Indexing Subkey Inside Subkey in JSONB in PostgreSQL

indexindex-tuningjsonpostgresql

I have a jsonb field registration that contains an array of objects. I need to create two separates indexes to look for id, by example:

d61802ff-3eec-4a72-97ca-832f51b96bf0 = [ .tour_id.id ]
f492b26d-d260-4bcb-8e96-6532fdf38665 = [ .customer_id.id ]

Example data (I have more keys and arrays, but it's a resume)

[
   {
    "tour_id":
      {
        "id":"d61802ff-3eec-4a72-97ca-832f51b96bf0",
        "name":"Paris  2018"
      },
    "customer_id":
      {
        "id":"f492b26d-d260-4bcb-8e96-6532fdf38665",
        "name":"OBAMA John"
      }
   },
   {
    "tour_id":
      {
        "id":"a52d38d4-9bfb-4ffa-1122-e536f04b0c60",
        "name":"London  2018"
      },
    "customer_id":
      {
        "id":"f492b26d-d260-4bcb-8e96-6532fdf38665",
        "name":"OBAMA John"
      }
   }
]

How to index by [array].customer_id.id?
Or is there a method to index by subkey.subkey?

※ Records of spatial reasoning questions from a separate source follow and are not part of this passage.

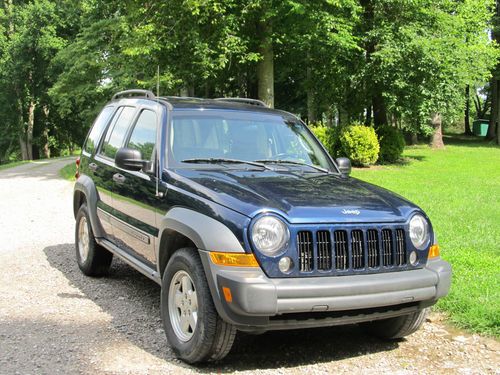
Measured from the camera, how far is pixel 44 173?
23641mm

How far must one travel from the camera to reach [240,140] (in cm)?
525

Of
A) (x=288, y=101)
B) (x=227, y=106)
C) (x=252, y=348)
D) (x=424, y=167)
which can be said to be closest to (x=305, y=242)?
(x=252, y=348)

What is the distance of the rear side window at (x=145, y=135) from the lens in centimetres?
516

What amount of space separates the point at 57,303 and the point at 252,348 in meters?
2.26

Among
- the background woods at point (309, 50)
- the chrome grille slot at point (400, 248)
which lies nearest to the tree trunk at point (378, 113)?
the background woods at point (309, 50)

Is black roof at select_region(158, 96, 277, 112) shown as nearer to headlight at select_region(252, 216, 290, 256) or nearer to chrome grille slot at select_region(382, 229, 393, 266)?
headlight at select_region(252, 216, 290, 256)

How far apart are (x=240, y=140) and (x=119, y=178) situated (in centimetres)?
128

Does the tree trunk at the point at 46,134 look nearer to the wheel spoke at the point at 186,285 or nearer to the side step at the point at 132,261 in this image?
the side step at the point at 132,261

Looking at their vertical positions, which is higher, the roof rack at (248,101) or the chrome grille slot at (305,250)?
the roof rack at (248,101)

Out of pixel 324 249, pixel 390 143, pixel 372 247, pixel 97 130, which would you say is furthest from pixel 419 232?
pixel 390 143

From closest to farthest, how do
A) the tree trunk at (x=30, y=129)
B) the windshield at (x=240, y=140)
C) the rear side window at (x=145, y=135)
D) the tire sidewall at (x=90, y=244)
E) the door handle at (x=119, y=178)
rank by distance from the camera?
the windshield at (x=240, y=140)
the rear side window at (x=145, y=135)
the door handle at (x=119, y=178)
the tire sidewall at (x=90, y=244)
the tree trunk at (x=30, y=129)

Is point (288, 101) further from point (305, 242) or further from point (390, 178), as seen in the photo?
point (305, 242)

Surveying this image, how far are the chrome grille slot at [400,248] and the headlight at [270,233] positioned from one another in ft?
2.94

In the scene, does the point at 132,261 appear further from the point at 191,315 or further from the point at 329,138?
the point at 329,138
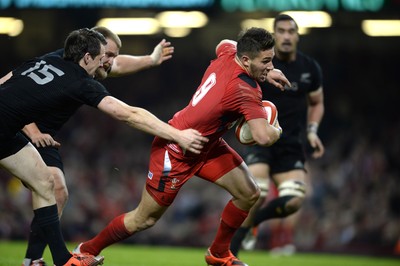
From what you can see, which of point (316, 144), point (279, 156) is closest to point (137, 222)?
point (279, 156)

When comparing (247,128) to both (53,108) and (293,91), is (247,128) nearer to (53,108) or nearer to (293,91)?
(53,108)

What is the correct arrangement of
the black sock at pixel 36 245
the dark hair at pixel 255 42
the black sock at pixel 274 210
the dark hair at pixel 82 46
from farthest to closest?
the black sock at pixel 274 210
the black sock at pixel 36 245
the dark hair at pixel 255 42
the dark hair at pixel 82 46

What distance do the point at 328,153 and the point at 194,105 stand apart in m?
10.9

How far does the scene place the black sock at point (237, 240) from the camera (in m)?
7.85

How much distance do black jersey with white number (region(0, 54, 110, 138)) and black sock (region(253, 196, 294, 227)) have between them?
292 centimetres

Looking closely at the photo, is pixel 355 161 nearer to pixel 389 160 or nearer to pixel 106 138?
pixel 389 160

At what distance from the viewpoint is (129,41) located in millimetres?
16969

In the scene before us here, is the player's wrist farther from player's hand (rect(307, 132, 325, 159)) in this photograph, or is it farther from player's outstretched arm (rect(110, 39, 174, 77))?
player's outstretched arm (rect(110, 39, 174, 77))

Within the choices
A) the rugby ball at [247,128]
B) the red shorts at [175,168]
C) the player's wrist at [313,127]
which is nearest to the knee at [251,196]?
the red shorts at [175,168]

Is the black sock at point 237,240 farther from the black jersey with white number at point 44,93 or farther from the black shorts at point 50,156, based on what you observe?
the black jersey with white number at point 44,93

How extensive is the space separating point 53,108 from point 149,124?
0.83 m

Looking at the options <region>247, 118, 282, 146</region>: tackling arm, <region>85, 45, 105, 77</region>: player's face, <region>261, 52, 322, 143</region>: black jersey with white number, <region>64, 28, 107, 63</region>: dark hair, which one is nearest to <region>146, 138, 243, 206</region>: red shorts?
<region>247, 118, 282, 146</region>: tackling arm

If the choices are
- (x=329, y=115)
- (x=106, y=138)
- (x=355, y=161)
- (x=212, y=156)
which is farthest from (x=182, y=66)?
(x=212, y=156)

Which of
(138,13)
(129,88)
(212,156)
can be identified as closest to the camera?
(212,156)
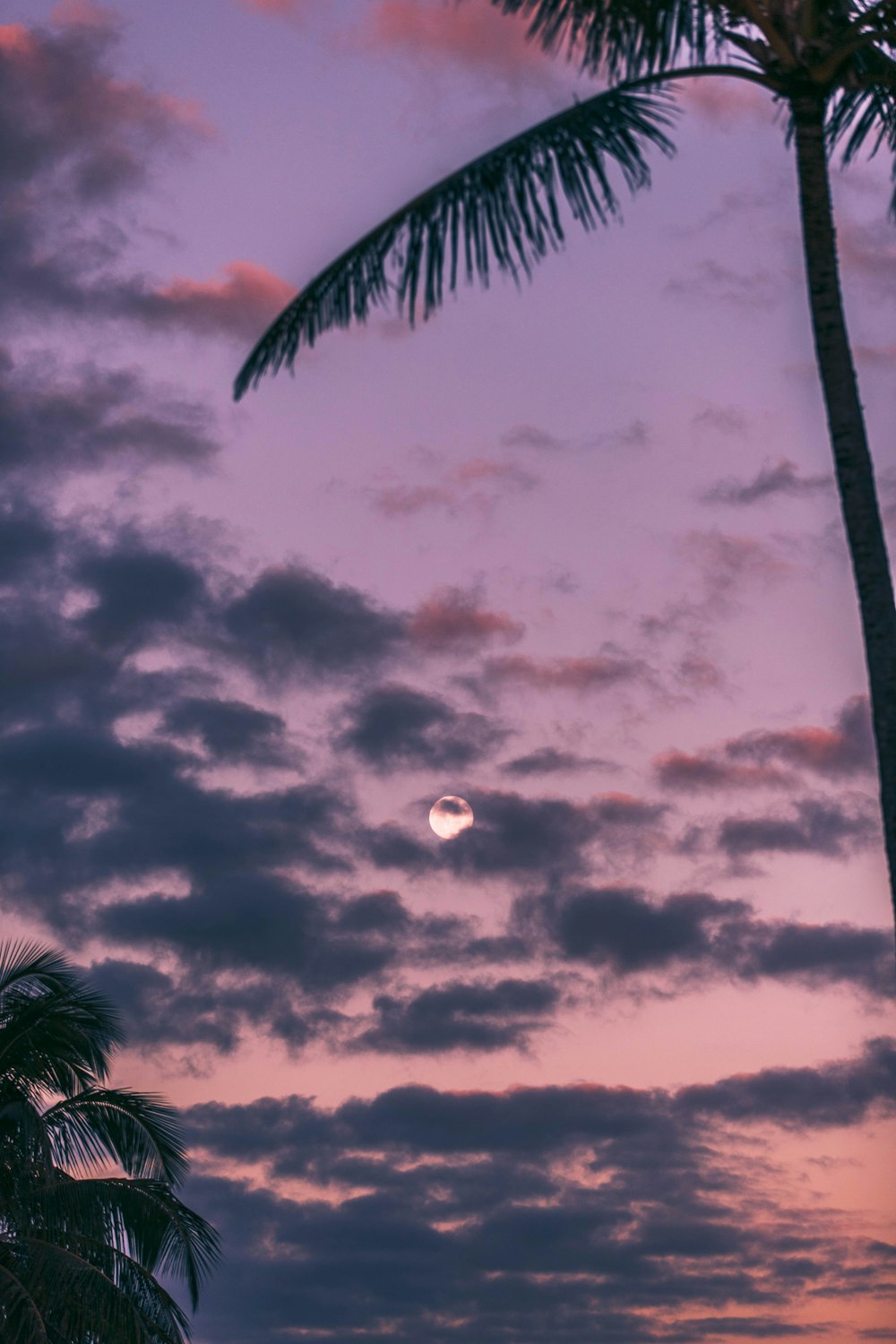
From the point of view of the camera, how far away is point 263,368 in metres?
12.5

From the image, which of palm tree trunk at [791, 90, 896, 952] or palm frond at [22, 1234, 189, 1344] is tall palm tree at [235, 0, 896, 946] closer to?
palm tree trunk at [791, 90, 896, 952]

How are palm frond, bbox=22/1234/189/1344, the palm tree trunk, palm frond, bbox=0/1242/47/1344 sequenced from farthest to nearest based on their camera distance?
1. palm frond, bbox=22/1234/189/1344
2. palm frond, bbox=0/1242/47/1344
3. the palm tree trunk

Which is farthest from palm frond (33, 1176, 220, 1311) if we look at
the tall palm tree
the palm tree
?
the tall palm tree

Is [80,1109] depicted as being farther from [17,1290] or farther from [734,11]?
[734,11]

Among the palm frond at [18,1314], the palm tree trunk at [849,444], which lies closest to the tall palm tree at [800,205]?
the palm tree trunk at [849,444]

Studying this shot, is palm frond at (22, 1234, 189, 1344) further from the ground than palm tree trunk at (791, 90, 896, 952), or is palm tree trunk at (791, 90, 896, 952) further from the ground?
palm tree trunk at (791, 90, 896, 952)

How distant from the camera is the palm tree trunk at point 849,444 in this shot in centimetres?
1105

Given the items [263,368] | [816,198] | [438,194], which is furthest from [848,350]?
[263,368]

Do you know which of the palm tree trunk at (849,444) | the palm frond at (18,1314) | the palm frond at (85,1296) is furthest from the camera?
the palm frond at (85,1296)

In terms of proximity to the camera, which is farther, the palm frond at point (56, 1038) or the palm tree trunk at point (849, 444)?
the palm frond at point (56, 1038)

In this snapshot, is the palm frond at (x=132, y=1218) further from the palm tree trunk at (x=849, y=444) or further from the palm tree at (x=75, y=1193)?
the palm tree trunk at (x=849, y=444)

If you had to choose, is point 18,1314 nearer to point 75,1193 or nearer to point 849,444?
point 75,1193

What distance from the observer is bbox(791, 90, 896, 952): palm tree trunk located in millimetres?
11047

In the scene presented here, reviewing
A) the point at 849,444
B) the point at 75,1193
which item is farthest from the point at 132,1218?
the point at 849,444
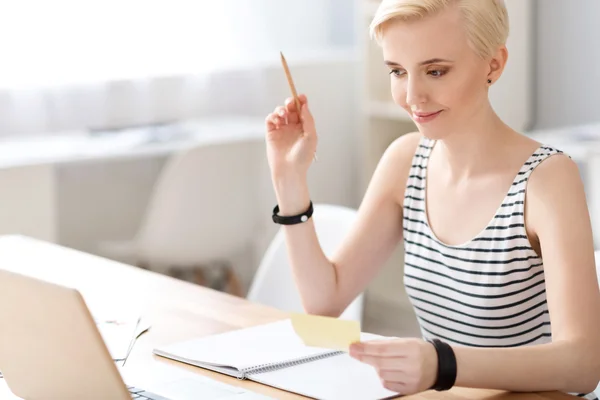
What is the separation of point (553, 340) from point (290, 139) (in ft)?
1.93

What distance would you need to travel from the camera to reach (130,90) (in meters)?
3.97

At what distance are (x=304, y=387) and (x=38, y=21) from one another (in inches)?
106

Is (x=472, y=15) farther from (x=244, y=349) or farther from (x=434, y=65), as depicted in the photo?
(x=244, y=349)

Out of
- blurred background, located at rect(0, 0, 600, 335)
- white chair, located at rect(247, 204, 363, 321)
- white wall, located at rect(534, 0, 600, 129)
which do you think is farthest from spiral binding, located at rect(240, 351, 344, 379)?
white wall, located at rect(534, 0, 600, 129)

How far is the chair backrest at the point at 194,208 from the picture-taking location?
11.3 feet

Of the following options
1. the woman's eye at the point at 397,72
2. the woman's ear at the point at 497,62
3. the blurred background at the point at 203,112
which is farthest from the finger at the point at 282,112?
the blurred background at the point at 203,112

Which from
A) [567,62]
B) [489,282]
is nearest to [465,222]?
[489,282]

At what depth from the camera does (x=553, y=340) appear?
139 centimetres

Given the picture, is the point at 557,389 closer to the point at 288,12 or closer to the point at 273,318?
the point at 273,318

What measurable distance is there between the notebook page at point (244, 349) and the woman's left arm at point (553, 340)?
0.88ft

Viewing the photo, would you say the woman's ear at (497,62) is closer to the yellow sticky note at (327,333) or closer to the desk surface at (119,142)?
the yellow sticky note at (327,333)

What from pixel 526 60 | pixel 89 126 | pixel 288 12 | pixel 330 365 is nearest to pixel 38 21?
pixel 89 126

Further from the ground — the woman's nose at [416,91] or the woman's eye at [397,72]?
the woman's eye at [397,72]

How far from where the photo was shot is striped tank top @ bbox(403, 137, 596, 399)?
5.19 feet
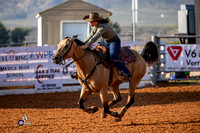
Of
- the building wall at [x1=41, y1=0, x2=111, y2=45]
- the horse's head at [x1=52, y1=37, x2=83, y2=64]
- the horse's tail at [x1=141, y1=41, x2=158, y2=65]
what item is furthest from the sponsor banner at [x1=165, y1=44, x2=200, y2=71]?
the horse's head at [x1=52, y1=37, x2=83, y2=64]

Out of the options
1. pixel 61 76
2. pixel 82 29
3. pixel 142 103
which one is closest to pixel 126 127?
pixel 142 103

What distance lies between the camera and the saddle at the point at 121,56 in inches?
293

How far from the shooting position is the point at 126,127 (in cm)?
727

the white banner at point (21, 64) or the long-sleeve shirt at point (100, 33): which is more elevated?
the long-sleeve shirt at point (100, 33)

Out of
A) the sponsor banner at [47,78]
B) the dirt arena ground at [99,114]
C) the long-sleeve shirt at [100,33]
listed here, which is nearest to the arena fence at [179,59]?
the dirt arena ground at [99,114]

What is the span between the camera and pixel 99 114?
906cm

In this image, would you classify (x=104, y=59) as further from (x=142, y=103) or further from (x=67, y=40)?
(x=142, y=103)

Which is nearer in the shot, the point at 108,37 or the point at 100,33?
the point at 100,33

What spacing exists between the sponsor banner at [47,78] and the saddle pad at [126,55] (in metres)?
6.70

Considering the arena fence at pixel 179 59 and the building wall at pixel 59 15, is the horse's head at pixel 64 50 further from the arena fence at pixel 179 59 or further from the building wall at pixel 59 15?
the building wall at pixel 59 15

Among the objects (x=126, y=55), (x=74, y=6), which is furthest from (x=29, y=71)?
(x=74, y=6)

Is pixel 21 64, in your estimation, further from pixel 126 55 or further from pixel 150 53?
pixel 126 55

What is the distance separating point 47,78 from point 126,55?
7.00 metres

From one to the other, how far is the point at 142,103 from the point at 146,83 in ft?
14.1
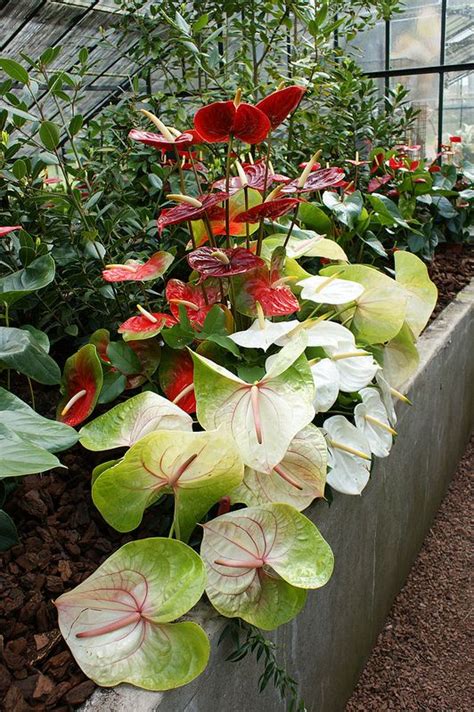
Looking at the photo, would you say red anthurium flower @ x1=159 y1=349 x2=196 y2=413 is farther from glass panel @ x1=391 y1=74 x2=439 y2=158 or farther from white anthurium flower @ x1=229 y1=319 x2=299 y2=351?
glass panel @ x1=391 y1=74 x2=439 y2=158

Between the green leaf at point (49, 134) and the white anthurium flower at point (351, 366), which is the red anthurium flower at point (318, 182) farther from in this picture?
the green leaf at point (49, 134)

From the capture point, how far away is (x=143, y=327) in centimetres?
117

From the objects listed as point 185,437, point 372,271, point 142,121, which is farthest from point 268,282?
point 142,121

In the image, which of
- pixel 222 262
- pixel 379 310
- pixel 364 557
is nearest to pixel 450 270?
pixel 379 310

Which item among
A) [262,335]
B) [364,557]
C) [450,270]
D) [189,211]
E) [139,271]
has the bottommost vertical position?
[364,557]

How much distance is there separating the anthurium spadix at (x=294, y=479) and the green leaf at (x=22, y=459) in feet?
1.30

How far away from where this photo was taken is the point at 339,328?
125cm

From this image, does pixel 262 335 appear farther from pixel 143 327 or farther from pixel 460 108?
pixel 460 108

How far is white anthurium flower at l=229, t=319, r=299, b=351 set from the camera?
111cm

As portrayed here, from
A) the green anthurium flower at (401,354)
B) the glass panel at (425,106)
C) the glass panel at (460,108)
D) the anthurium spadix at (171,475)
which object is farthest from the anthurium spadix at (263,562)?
the glass panel at (425,106)

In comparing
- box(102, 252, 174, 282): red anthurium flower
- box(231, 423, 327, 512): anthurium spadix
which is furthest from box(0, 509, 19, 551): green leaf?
box(102, 252, 174, 282): red anthurium flower

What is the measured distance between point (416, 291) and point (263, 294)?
52cm

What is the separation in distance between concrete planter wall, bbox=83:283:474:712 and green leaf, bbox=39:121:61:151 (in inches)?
31.0

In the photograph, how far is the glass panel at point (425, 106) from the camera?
496cm
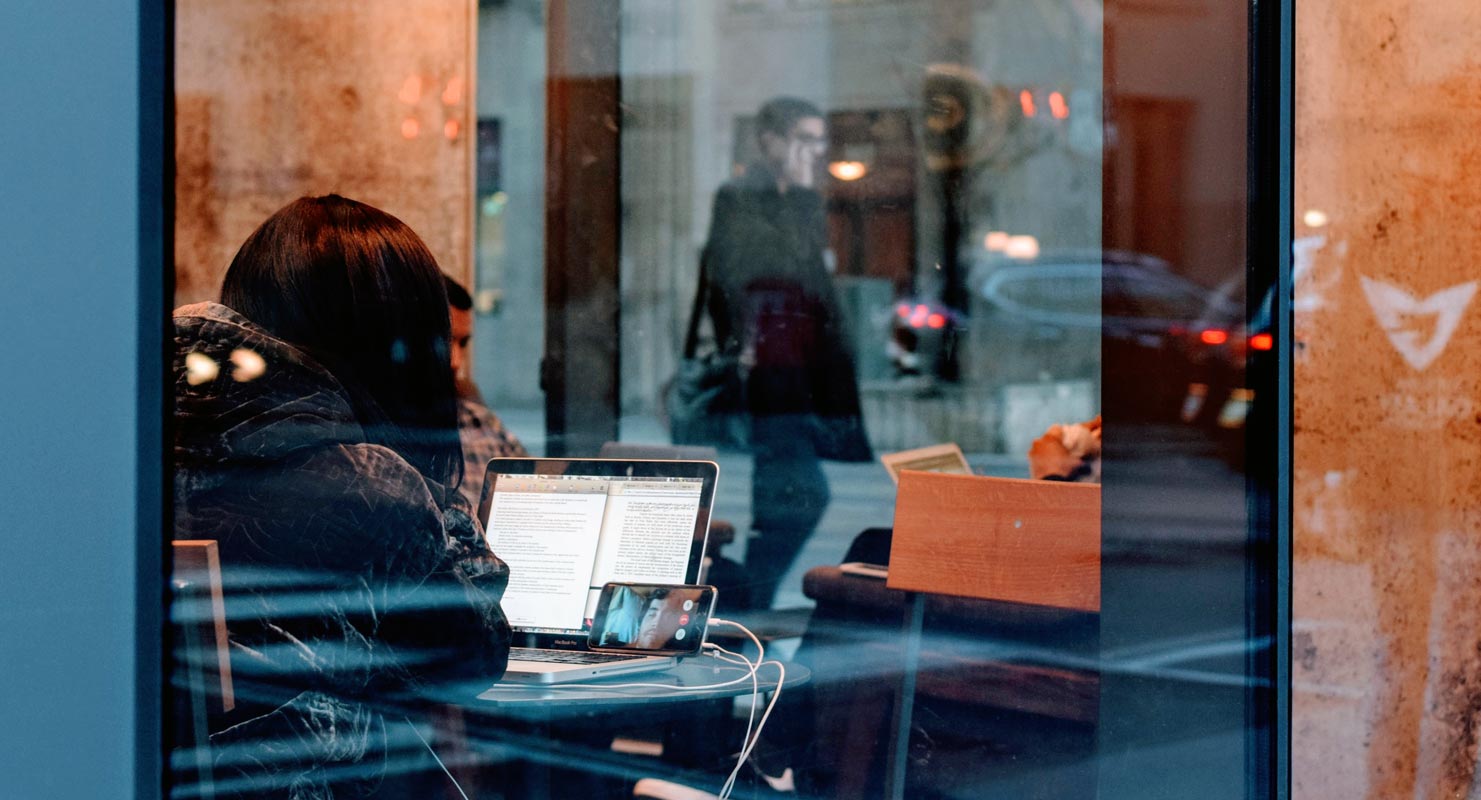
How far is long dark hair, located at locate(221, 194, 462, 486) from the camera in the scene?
156cm

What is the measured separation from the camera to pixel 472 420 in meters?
3.26

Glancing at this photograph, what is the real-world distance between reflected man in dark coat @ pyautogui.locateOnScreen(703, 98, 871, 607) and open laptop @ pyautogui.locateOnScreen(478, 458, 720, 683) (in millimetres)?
2863

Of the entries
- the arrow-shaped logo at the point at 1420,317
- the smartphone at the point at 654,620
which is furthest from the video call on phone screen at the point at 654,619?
the arrow-shaped logo at the point at 1420,317

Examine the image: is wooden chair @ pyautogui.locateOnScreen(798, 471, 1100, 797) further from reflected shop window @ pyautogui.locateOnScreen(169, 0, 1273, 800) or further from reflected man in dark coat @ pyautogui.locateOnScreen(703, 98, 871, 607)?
reflected man in dark coat @ pyautogui.locateOnScreen(703, 98, 871, 607)

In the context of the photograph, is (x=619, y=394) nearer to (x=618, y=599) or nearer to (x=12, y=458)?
(x=618, y=599)

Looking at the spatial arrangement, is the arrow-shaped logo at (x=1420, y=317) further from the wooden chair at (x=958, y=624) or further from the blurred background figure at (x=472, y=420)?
the blurred background figure at (x=472, y=420)

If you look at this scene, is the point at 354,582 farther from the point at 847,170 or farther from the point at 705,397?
the point at 847,170

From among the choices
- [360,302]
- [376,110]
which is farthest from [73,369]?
[376,110]

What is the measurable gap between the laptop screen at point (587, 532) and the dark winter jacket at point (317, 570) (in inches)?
7.5

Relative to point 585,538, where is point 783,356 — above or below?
above

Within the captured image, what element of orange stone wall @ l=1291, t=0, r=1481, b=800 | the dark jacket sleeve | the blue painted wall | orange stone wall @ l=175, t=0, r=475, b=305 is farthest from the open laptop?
orange stone wall @ l=175, t=0, r=475, b=305

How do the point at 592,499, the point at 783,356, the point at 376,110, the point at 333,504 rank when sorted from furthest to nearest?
1. the point at 783,356
2. the point at 376,110
3. the point at 592,499
4. the point at 333,504

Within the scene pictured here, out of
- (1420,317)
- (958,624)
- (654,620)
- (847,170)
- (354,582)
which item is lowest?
(958,624)

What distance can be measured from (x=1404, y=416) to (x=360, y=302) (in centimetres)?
131
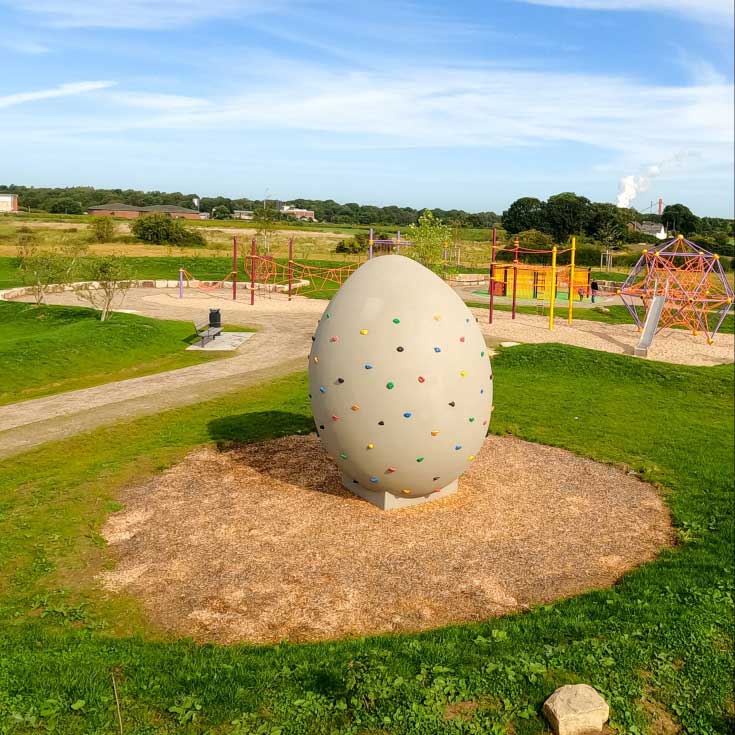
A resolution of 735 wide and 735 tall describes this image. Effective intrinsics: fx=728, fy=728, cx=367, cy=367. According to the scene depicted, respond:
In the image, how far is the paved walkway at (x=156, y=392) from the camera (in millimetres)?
15391

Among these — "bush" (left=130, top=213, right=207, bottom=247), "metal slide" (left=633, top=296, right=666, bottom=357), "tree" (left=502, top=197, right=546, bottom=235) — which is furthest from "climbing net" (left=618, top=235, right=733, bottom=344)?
"tree" (left=502, top=197, right=546, bottom=235)

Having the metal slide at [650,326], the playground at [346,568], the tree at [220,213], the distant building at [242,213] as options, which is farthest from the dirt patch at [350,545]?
the distant building at [242,213]

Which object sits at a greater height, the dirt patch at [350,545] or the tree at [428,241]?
the tree at [428,241]

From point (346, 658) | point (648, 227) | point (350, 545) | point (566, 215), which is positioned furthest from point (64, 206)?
point (346, 658)

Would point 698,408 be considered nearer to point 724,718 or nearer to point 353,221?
point 724,718

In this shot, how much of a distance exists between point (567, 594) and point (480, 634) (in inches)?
65.9

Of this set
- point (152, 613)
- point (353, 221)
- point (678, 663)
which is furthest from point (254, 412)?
point (353, 221)

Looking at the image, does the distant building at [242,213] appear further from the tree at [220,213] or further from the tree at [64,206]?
the tree at [64,206]

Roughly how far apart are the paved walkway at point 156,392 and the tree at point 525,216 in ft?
359

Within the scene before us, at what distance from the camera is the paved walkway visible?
15.4 metres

Or deeper nested subkey?

I'm using Postgres 9.6.

Best Answer

First off, I would consider a normalized DB design instead of the convoluted jsonb column, which makes indexing and complex queries harder.

How to index by [array].customer_id.id?

See my answer to your previous question:

You could have two GIN indexes like instructed there, one on tour_id, another one on customer_id, or a single multicolumn index, and then query:

SELECT * FROM tbl
WHERE  f_extract_tour_ids(registration)     @> '{d61802ff-3eec-4a72-97ca-832f51b96bf0}'::uuid[]
AND    f_extract_customer_ids(registration) @> '{f492b26d-d260-4bcb-8e96-6532fdf38665}'::uuid[];

Note, this returns rows with tour_id and customer_id matching in any top-level object of the array, not necessarily in the same. If you want to find rows where tour_id and customer_id match in the same object, you have to do more ...

jsonb_path_ops index

However, with a growing number of different queries (requiring multiple special indexes), a single generic (much bigger) jsonb_path_ops index on the whole column becomes more competitive. Or even one with the default operator class operator class jsonb_ops - which is bigger, yet.

CREATE INDEX foo ON tbl USING GIN (registration jsonb_path_ops);

Queries to go with it:

For rows with tour_id and customer_id matching in the same top-level object:

SELECT * FROM tbl
WHERE  registration @> '[{"tour_id": {"id": "d61802ff-3eec-4a72-97ca-832f51b96bf0"}
                        , "customer_id": {"id": "f492b26d-d260-4bcb-8e96-6532fdf38665"}}]';

For rows with tour_id and customer_id matching in any top-level object, not necessarily the same:

SELECT * FROM tbl
WHERE  registration @> '[{"tour_id": {"id": "d61802ff-3eec-4a72-97ca-832f51b96bf0"}}
                       , {"customer_id":{"id":"f492b26d-d260-4bcb-8e96-6532fdf38665"}}]';

This solution is slower because of the much bigger index carrying all the other noise in your jsonb column. But it is much more versatile and simpler.
If the first solutions make your head ache, use this one.